The International Criminal Court will not prosecute Israel for a 2010 raid on a Gaza-bound aid ship that left eight Turks and an American dead, even though there’s reason to believe war crimes were committed, a prosecutor with the Netherlands-based court said Thursday.
While conceding that war crimes may have been committed in the botched raid, the potential cases “would not be of ‘sufficient gravity’ to justify further action by the ICC,” prosecutor Fatou Bensouda said.
“In the final analysis, I have, therefore, concluded that the legal requirements under the Rome Statute to open an investigation have not been met and I am announcing that the preliminary examination has been closed,” Bensouda said.

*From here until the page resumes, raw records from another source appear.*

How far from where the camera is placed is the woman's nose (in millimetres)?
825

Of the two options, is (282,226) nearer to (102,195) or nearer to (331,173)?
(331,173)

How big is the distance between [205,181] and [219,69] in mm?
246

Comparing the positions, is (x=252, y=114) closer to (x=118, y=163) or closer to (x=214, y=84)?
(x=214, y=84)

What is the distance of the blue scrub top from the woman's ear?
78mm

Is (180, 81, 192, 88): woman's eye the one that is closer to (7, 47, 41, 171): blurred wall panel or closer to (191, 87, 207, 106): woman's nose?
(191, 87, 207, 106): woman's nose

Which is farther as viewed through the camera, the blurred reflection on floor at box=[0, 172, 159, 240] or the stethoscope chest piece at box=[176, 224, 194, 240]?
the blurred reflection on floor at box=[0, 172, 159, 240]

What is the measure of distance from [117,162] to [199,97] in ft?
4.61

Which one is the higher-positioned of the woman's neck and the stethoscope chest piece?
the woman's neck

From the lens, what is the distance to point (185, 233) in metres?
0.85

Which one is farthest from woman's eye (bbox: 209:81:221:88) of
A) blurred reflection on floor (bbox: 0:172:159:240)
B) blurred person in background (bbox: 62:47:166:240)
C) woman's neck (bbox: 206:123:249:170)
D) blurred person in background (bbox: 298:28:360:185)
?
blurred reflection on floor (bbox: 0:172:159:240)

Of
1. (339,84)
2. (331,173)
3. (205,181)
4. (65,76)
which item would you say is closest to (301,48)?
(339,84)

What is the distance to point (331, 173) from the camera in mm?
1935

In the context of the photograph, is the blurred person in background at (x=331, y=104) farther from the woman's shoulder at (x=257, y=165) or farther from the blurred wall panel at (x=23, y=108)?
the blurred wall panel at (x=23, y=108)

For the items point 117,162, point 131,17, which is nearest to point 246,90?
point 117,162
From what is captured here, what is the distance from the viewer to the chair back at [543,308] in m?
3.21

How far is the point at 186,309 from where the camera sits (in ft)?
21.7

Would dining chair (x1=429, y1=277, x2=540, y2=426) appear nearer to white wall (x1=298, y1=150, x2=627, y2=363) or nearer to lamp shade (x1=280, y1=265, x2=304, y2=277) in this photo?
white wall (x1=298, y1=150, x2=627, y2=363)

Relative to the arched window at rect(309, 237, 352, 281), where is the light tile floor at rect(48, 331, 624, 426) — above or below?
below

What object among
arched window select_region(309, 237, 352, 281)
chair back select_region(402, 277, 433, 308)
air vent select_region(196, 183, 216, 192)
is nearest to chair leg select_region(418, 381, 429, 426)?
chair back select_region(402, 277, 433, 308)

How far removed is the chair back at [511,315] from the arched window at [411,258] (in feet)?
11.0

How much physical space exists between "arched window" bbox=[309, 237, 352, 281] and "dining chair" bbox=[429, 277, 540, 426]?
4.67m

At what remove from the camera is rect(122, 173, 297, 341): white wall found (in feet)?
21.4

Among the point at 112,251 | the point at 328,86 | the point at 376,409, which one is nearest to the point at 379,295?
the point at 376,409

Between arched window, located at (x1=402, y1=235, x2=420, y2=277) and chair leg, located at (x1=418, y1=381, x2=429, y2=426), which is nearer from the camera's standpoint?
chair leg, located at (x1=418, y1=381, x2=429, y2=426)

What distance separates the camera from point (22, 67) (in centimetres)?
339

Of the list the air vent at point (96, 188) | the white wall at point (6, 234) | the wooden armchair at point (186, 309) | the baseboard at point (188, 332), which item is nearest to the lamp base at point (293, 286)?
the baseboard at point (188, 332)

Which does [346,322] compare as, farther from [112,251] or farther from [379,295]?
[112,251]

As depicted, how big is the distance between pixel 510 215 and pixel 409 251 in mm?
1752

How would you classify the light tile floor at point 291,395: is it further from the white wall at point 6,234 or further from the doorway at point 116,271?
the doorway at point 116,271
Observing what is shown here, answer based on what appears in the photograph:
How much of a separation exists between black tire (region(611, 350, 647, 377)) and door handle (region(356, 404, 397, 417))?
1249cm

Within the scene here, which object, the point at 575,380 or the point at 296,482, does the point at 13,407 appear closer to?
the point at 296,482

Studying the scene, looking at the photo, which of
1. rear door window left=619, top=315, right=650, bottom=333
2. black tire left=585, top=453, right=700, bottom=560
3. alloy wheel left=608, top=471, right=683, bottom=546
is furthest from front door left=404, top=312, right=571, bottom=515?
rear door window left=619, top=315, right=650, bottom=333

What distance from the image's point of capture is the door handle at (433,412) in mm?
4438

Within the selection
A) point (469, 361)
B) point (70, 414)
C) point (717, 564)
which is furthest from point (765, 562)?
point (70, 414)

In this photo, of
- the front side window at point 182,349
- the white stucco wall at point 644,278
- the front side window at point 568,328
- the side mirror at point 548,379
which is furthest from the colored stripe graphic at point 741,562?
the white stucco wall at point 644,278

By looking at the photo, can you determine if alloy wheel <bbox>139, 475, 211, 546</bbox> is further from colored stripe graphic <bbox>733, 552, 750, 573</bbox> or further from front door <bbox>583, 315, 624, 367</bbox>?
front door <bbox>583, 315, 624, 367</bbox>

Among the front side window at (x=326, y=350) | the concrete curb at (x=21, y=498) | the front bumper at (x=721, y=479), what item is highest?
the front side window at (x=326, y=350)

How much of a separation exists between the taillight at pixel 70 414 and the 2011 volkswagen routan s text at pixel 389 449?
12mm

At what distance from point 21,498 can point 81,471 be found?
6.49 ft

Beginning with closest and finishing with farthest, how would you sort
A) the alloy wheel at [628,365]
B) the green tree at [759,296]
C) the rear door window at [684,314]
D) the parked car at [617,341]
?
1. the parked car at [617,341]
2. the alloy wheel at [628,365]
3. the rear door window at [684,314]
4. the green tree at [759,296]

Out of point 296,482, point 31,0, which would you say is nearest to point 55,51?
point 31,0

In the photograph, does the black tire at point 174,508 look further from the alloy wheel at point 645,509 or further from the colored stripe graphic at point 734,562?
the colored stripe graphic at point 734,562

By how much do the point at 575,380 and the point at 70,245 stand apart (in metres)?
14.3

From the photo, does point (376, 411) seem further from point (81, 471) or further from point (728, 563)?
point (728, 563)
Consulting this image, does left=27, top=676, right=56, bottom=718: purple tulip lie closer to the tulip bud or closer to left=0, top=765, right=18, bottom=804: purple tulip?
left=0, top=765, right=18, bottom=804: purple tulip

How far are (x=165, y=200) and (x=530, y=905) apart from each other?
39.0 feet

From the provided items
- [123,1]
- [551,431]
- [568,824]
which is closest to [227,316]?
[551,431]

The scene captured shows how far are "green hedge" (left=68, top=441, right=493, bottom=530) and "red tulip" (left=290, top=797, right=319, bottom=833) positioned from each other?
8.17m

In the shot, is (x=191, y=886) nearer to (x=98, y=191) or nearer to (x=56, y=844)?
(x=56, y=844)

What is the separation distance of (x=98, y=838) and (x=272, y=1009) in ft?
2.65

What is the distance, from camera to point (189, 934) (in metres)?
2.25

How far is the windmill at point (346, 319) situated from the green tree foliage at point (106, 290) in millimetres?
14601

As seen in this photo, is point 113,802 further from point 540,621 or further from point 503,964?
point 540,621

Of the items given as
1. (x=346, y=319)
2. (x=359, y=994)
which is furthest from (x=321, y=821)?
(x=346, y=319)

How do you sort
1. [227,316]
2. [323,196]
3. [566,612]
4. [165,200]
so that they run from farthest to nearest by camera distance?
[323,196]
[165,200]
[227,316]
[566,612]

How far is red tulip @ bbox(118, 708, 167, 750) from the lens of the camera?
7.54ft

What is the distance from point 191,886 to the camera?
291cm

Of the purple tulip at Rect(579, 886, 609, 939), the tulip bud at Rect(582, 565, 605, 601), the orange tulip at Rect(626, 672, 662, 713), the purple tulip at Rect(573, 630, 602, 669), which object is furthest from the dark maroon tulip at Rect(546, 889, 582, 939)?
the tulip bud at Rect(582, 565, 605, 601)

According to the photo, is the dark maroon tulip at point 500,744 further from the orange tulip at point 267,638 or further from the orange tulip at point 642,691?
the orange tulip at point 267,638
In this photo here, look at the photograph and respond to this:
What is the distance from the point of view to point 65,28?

The case centers on an attempt by groups including the Cyprus-based Free Gaza Movement and a pro-Palestinian Turkish charity to deliver goods to the Palestinian territory despite an Israeli blockade in May 2010.
Activists organized a flotilla and departed Cyprus for Gaza, hoping to raise awareness of what it called Israel’s “illegal siege on” the territory. But Israeli commandos raided one of the ships, the Mavi Marmara, because it violated the Israeli-imposed blockade on the Palestinian territory.
Eight Turks and an American citizen of Turkish descent were killed in the raid. Israel said at the time that its troops fired only after they were attacked with knives and other objects after boarding the ship.
The Mavi Marmara raid damaged relations between Turkey and Israel, two close allies of the United States that had previously enjoyed military, economic and intelligence-sharing ties.
Last year, U.S. President Barack Obama helped broker a telephone apology for the raid from Israeli Prime Minister Benjamin Netanyahu to his Turkish counterpart.
Israel imposed the blockade on Gaza in 2007 after the militant group Hamas seized control of the Palestinian territory. It was designed to stop the smuggling of arms into the territory, the Israeli government said.
But activists say Israel’s embargo of goods into Gaza from land and sea punishes civilians in the tiny and densely populated strip of land along the Mediterranean coast.
Bensouda started examining the case last year at the urging of the Comoros, an island nation off Africa’s eastern coast. Though the flotilla departed from Cyprus, the Mavi Marmara was registered in the Comoros.